Cinema
“La corte” di Christian Vincent
Le nuove opportunità di un secondo incontro
di Francesco Vannutelli / 22 marzo
Presentato con enorme successo all’ultima Mostra del cinema di Venezia, dove si è aggiudicato i premi per la migliore sceneggiatura e la migliore interpretazione maschile, La corte riunisce venticinque anni dopo La timida la coppia Christian Vincent (alla regia e sceneggiatura) e Fabrice Luchini (protagonista assoluto) per una raffinata commedia di ambientazione giudiziaria.
Michel Racine è il rigidissimo presidente della Corte d’assise del tribunale di Saint-Omer. Mentre è alle prese con un divorzio e una brutta influenza, è chiamato a deliberare su un caso particolarmente complesso. Un uomo di ventisette anni è accusato di aver ucciso a calci la figlia di appena sette mesi in un raptus di violenza. Il ragazzo avrebbe confessato l’omicidio durante l’interrogatorio della polizia, ma qualcosa non torna. Per giudicare il caso, il Presidente viene affiancato da una giuria popolare estratta a sorte. Il caso vuole che tra i giurati venga sorteggiata Ditte Lorensen-Coteret, una signora di origine danese che sei anni prima aveva assistito Racine come anestesista dopo che era rimasto coinvolto in un terribile incidente. Il presidente aveva perso la testa per lei e ritrovarsela davanti gli fa capire che il sentimento non è mai passato.
Il titolo originale di La corte è L’hermine, l’ermellino, dal collo di pelliccia della toga di Racine. È il suo scudo dal mondo (oltre a essere un titolo molto più pertinente del riferimento al collegio scelto dai distributori italiani), il simbolo di potere dietro cui il presidente si nasconde per non essere raggiunto da nessuno. È tutto concentrato sulla personalità di Michel Racine il film di Christian Vincent, sul suo dispotismo fragile, sulla sua inavvicinabilità apparente. Nessuno conosce davvero il giudice, su di lui si dicono tante cose, nessuno sa quali siano vere, si sa solo che incute timore e rispetto.

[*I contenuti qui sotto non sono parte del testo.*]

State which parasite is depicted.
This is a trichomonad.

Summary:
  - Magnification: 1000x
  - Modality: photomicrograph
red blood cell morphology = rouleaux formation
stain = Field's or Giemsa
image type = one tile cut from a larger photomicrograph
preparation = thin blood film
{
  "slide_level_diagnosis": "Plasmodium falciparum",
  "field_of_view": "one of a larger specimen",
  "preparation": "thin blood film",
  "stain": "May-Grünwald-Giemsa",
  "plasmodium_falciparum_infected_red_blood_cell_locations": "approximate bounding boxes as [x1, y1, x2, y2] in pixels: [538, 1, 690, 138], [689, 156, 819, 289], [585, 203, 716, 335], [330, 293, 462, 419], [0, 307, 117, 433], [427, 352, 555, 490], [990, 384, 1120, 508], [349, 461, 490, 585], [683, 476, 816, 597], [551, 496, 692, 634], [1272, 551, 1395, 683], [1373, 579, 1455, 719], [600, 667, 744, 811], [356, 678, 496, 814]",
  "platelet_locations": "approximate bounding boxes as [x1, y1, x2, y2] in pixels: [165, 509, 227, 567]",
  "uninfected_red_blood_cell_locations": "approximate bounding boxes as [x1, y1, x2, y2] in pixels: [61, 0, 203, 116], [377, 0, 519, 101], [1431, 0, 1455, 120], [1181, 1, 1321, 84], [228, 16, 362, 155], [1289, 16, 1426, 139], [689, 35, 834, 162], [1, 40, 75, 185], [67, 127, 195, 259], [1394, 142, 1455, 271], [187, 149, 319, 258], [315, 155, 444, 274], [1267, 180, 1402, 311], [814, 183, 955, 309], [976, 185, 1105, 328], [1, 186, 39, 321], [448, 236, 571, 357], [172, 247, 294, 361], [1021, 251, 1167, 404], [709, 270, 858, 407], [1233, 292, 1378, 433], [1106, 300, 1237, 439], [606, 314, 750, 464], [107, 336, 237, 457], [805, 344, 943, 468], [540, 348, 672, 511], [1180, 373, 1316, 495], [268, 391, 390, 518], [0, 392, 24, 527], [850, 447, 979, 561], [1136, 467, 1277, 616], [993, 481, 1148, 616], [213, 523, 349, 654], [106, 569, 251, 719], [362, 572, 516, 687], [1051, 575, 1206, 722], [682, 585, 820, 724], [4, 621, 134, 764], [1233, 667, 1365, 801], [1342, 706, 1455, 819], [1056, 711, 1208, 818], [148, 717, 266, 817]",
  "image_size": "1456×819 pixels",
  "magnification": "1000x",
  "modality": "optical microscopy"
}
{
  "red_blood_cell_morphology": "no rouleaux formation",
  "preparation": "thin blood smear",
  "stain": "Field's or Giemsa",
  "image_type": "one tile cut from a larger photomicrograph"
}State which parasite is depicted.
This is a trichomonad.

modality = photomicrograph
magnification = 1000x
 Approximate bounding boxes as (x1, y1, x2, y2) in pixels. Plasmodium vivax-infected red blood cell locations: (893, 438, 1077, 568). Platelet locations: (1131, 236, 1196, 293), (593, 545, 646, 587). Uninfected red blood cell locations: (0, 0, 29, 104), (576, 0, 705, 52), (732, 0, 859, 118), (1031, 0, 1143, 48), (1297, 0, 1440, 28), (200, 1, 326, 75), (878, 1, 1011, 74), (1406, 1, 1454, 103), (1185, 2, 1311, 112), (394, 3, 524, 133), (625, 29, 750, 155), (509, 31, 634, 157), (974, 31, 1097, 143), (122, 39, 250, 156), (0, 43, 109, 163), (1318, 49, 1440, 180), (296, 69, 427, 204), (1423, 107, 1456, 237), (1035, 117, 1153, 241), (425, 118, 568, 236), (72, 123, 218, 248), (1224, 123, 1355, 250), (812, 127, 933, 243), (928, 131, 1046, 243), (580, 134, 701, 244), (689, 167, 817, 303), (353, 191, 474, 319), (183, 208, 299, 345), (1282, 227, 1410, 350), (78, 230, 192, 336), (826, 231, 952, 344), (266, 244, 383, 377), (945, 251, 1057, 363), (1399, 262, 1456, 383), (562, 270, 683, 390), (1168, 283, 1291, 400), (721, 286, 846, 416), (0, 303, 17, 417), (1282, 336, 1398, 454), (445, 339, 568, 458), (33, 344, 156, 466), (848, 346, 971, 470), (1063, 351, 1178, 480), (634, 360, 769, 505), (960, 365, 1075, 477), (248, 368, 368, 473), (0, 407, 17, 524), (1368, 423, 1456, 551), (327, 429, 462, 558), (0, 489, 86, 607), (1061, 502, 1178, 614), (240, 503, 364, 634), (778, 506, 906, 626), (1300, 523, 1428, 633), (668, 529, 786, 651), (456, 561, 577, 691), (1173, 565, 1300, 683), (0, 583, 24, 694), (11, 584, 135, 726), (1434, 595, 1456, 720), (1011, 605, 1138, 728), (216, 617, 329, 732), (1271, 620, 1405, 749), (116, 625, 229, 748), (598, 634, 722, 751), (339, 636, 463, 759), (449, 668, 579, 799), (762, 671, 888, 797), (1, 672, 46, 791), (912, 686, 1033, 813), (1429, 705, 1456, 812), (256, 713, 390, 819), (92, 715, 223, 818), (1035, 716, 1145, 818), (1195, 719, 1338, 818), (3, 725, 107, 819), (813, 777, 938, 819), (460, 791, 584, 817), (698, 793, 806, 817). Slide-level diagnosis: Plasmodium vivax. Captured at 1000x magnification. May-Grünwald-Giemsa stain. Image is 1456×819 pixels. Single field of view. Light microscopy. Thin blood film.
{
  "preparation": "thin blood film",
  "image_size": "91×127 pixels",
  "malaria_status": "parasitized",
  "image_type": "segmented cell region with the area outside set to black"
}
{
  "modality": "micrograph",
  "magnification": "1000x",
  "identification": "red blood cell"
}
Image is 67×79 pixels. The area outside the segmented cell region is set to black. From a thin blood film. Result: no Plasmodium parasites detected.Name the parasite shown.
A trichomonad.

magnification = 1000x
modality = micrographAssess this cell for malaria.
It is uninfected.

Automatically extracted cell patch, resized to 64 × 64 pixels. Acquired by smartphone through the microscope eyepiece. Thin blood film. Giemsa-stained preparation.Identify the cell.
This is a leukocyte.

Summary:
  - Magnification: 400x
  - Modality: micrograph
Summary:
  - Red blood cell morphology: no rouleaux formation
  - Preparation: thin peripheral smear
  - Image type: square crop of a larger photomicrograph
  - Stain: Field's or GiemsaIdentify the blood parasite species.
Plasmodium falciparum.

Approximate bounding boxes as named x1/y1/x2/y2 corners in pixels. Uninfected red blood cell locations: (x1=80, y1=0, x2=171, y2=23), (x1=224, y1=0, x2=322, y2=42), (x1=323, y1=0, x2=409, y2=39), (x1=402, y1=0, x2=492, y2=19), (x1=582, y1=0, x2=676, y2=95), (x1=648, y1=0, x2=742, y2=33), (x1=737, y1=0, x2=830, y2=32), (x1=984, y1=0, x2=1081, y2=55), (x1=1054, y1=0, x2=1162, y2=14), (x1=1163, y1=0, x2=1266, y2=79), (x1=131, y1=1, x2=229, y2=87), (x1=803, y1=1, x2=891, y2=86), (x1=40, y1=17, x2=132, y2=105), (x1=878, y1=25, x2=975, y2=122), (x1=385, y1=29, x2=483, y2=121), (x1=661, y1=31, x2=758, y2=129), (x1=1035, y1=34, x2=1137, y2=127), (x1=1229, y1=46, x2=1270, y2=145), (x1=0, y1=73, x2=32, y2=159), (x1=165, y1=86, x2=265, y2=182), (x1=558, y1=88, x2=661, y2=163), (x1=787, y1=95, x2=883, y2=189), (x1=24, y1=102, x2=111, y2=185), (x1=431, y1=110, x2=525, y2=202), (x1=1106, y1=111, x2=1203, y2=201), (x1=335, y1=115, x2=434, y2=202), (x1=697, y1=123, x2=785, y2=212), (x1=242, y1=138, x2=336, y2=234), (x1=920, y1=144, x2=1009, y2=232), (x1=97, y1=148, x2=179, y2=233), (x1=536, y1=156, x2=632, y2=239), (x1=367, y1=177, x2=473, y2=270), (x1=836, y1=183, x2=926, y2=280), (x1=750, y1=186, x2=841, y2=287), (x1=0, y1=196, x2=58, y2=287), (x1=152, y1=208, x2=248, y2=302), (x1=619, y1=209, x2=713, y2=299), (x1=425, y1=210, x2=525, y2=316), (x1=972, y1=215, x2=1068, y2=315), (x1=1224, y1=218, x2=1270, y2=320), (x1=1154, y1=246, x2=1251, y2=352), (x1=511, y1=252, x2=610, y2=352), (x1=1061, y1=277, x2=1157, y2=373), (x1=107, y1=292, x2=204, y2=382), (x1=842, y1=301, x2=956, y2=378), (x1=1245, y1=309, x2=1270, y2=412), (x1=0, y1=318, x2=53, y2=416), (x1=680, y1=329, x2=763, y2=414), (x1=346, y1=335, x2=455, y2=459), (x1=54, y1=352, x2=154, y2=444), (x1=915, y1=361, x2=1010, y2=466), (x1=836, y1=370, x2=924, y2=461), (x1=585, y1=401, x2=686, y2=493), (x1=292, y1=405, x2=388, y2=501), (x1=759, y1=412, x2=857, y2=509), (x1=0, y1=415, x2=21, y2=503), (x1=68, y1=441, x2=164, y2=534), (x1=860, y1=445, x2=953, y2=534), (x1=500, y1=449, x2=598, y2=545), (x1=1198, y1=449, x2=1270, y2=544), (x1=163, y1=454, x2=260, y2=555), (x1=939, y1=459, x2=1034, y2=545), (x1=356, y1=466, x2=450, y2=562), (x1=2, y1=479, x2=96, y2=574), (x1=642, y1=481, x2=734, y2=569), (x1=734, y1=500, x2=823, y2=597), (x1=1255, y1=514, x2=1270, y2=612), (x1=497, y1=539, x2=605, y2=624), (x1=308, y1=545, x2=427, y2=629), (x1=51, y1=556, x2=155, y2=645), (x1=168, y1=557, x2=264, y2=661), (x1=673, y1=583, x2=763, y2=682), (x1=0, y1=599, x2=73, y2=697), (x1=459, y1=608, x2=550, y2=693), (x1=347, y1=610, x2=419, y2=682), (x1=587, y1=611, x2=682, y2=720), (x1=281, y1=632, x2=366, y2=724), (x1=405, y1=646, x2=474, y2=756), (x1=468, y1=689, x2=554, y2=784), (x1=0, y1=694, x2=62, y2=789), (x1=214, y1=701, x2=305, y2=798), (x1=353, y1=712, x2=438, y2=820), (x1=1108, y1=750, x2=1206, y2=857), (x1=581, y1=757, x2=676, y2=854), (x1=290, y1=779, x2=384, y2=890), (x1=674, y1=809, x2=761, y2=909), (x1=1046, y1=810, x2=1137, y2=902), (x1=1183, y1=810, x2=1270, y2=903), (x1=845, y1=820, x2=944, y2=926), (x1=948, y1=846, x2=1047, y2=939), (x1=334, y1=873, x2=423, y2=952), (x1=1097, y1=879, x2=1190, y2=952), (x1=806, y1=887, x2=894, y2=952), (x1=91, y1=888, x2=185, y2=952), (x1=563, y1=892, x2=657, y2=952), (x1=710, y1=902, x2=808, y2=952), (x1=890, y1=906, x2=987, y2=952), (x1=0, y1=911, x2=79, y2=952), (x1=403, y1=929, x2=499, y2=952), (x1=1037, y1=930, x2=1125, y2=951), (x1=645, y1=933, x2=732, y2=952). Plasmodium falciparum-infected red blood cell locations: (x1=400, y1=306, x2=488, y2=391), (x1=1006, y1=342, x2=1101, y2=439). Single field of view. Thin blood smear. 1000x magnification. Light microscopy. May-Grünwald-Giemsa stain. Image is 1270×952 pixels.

Eppure, dietro la maschera inflessibile si nasconde un uomo insicuro, pronto a nascondersi per non rivelare la sua fragilità, che sia dietro il mantello del tribunale, o dietro una sciarpa che serve a distogliere l’attenzione dai suoi vestiti scelti a caso dall’armadio. Forse solo Ditte lo conosce veramente, per averlo visto ferito sul letto d’ospedale. È per questo che Racine non riesce a dimenticarla.
Fabrice Luchini è la forza più grande di La corte. Imperturbabile, compassato, pronto ad aprirsi in un’ironia fatta di una trama sottile, il suo Michel Racine è la somma delle sue tante interpretazioni di personaggi ben diversi, nell’intimo, dalla maschera esteriore (in tempi più recenti, si pensi a Gemma Bovery dello scorso anno).
Nel preparare il ritratto di un uomo stanco di essere solo, Christian Vincent si diverte a giocare con i generi. A tratti, La corte assume i caratteri del thriller giudiziario, con i giurati che si incontrano e si scambiano le loro opinioni sul caso. Ci sono elementi del cinema sociale, con le differenze che separano i membri della giuria uno dall’altro, distanze religiose, di classe o di età. Molto presto, però, il film di Vincent rivela la sua vera natura di commedia romantica con al centro un secondo incontro tra due persone che si sono incrociate, in maniera indelebile, una sola volta nella vita.
È proprio, però, questa intermittenza di generi a dare un senso di incompiuto a tutto La corte. Niente è davvero importante di quello che viene raccontato, a parte Racine, eppure lo spettatore viene investito di suggestioni che troppo spesso non portano a nessuno sviluppo concreto. Avrebbero potuto portare a sviluppi più interessanti, invece finiscono per distogliere l’attenzione dalla crescita del presidente.
(La corte, di Christian Vincent, 2015, commedia, 98’)
LA CRITICA - VOTO 6,5/10
Fabrice Luchini è la grande forza di La corte, commedia romantica di ambientazione giudiziaria che accumula suggestioni senza riuscire davvero a seguirle tutte.